-- BEGIN --

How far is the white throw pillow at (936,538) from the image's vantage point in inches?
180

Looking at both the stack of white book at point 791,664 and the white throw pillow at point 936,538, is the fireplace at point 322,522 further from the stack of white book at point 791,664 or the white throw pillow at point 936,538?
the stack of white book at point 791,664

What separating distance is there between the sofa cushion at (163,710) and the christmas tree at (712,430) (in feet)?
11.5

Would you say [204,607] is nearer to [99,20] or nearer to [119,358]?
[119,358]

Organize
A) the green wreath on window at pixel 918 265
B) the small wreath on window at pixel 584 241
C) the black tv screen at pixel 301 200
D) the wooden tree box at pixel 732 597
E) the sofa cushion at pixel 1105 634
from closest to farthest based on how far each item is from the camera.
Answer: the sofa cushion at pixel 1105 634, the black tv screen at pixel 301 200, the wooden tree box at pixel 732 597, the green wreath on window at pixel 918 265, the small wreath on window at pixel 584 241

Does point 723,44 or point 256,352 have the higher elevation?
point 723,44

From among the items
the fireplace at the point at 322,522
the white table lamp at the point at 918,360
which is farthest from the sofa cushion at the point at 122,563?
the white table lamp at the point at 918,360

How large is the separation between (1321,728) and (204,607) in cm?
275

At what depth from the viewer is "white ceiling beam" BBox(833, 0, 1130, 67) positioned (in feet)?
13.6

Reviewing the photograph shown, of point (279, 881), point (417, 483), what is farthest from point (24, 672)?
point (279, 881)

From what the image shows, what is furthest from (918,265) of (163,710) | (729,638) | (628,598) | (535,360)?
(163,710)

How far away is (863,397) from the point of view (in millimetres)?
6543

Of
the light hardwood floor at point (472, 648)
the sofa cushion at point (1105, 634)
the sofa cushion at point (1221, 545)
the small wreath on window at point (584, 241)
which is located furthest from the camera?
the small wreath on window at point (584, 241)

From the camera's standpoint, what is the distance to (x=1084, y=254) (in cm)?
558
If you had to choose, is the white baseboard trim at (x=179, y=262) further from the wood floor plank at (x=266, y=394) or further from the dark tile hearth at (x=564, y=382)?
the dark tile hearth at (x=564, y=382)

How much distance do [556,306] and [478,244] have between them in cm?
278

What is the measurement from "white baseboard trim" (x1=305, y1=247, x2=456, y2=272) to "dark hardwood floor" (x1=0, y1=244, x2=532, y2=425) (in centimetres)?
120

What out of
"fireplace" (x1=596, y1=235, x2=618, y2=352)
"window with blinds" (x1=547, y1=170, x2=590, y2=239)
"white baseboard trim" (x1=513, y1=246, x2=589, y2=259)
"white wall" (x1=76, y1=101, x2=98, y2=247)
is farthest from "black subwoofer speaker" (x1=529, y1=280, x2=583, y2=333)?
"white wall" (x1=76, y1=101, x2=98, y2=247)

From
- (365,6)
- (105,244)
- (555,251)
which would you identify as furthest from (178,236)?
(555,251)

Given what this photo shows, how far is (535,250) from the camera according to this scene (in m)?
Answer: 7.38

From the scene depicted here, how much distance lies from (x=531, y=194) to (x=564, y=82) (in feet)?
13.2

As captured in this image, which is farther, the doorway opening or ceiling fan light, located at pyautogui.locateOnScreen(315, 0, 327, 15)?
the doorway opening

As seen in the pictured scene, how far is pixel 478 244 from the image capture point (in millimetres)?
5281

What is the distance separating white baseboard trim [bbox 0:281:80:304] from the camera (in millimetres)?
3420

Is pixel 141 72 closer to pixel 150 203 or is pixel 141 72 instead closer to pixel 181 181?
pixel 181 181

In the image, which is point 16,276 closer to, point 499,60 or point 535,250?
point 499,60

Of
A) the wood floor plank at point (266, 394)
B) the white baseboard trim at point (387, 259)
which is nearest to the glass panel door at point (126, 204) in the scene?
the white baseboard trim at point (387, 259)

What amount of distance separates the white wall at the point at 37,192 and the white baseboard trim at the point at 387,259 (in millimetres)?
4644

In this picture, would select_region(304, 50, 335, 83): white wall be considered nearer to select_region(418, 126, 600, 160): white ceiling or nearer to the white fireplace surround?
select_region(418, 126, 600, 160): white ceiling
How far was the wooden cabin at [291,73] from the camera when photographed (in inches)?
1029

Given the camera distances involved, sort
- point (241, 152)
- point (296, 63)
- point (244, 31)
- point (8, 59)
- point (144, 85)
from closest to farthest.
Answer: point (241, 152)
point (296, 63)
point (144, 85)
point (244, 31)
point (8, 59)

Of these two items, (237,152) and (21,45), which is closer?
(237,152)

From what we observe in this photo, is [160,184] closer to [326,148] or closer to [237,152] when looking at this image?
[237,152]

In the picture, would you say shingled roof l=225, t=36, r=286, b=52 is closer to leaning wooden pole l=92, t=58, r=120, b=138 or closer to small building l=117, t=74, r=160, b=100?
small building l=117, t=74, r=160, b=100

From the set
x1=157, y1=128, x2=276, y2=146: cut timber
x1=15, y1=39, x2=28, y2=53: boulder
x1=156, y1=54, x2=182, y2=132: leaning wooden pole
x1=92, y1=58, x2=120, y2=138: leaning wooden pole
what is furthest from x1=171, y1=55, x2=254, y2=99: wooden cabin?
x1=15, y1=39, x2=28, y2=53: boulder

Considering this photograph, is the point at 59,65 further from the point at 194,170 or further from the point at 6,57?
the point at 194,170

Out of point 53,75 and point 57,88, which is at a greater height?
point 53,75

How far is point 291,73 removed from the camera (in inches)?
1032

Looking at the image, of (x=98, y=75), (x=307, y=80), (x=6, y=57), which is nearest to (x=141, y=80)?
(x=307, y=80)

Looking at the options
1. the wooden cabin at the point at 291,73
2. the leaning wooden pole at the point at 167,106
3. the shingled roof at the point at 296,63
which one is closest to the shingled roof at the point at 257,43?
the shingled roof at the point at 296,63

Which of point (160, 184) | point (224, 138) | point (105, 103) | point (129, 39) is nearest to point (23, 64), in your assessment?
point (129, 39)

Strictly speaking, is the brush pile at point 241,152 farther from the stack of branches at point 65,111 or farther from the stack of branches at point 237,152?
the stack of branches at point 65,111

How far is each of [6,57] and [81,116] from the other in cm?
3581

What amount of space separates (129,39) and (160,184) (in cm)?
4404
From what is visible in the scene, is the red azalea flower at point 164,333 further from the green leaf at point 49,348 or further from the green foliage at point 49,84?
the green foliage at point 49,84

-- END --
-- BEGIN --

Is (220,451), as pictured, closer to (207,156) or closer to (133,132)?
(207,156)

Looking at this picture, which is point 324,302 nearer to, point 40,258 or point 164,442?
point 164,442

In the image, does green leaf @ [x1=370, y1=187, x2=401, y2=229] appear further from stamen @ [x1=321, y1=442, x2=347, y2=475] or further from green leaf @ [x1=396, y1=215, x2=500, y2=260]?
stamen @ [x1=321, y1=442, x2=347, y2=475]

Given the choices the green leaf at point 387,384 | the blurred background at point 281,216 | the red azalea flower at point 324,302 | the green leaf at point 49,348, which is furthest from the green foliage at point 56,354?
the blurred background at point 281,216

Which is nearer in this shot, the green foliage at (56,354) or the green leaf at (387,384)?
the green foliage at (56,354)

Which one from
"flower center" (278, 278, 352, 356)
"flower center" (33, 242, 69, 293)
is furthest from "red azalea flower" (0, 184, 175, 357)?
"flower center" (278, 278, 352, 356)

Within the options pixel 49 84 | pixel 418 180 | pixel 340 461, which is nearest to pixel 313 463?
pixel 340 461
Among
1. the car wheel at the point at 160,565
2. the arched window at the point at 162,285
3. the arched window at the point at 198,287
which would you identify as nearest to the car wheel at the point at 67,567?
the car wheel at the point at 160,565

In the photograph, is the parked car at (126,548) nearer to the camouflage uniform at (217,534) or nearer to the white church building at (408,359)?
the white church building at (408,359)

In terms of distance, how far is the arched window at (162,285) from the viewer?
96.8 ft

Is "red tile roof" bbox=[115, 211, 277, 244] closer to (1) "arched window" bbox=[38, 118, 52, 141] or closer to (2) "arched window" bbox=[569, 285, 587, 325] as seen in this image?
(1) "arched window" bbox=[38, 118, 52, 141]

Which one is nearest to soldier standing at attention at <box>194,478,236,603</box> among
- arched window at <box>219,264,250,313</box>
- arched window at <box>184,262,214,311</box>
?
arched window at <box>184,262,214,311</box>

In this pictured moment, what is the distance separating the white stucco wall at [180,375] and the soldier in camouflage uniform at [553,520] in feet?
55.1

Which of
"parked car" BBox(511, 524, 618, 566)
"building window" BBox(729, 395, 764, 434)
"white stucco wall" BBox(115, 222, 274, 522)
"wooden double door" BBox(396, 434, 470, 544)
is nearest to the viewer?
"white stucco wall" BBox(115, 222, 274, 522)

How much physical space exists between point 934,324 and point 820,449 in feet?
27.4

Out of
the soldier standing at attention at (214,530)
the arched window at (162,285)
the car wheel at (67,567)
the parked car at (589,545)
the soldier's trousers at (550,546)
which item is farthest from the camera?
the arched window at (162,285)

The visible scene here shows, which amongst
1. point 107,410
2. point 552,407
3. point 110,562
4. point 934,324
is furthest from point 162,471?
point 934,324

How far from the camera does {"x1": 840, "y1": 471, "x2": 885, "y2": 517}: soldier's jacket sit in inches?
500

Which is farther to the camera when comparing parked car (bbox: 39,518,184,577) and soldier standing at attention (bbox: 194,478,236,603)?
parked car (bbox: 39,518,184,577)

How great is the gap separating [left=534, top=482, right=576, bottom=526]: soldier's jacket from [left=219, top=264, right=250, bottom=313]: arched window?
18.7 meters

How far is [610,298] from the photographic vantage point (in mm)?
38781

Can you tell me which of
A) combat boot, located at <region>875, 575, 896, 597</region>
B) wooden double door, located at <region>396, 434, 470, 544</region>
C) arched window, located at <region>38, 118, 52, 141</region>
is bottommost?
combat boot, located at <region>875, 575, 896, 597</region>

-- END --

Directions: Please pull out each line of the items above that contains the word "pole", copying every such line in full.

Solution for this problem:
In the picture, would you say shingled roof l=225, t=36, r=286, b=52 is closer to leaning wooden pole l=92, t=58, r=120, b=138 or closer to small building l=117, t=74, r=160, b=100?
x1=156, y1=54, x2=182, y2=132: leaning wooden pole
x1=92, y1=58, x2=120, y2=138: leaning wooden pole
2. the leaning wooden pole at the point at 167,106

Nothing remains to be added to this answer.